Perhaps you could provide more information on this. If it true, it is very worrying. If it is not…
I cannot vouch for the truth of Frau Bahner’s phone call, but today, the earlier editions of the mainstream German online press, were full of it. Their accounts then were mainly based on Frau Bahner’s telephone call as I reported it last night, though in some reports the police do claim she struggled and kicked them first. Since then the accounts seem, from my memory, to have been re-edited.

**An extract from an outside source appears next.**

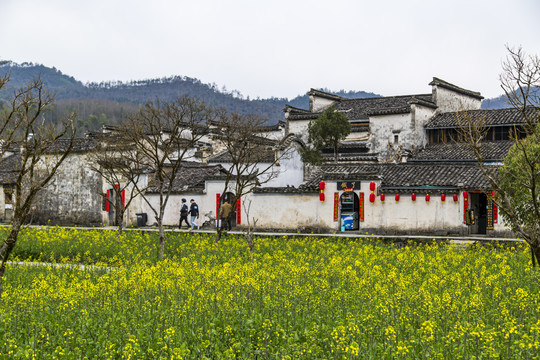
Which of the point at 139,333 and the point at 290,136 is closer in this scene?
the point at 139,333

Commentators are now presuming, that because she is still in the hospital, her detention has been approved by a judge, but I have not heard confirmation of that.
Frau Bahner’s legal case was based on the fact the the Infektions-Schutzgesetz, the Federal Law which deals with infectious diseases, which was revised in 2016, was carefully drafted to ensure that it remained in harmony with the constitution or basic law, the Grundgesetz. This law sets out the principles which must apply when any detailed regulations are drawn up by the different Länder, which have considerable autonomy in this, however much the Federal government strives for uniformity.
One of the main principles of section 5, which deals with the restrictions on individuals to prevent or mitigate epidemics is that of specificity. Measures such as quarantine etc. can only be targeted at named people by means of a written legally binding order. 4 defined categories of such people exist:
1. Kranker a person suffering from an infectious disease.
2. Krankheitsverdächtiger a person whose symptoms suggest he will develop the disease.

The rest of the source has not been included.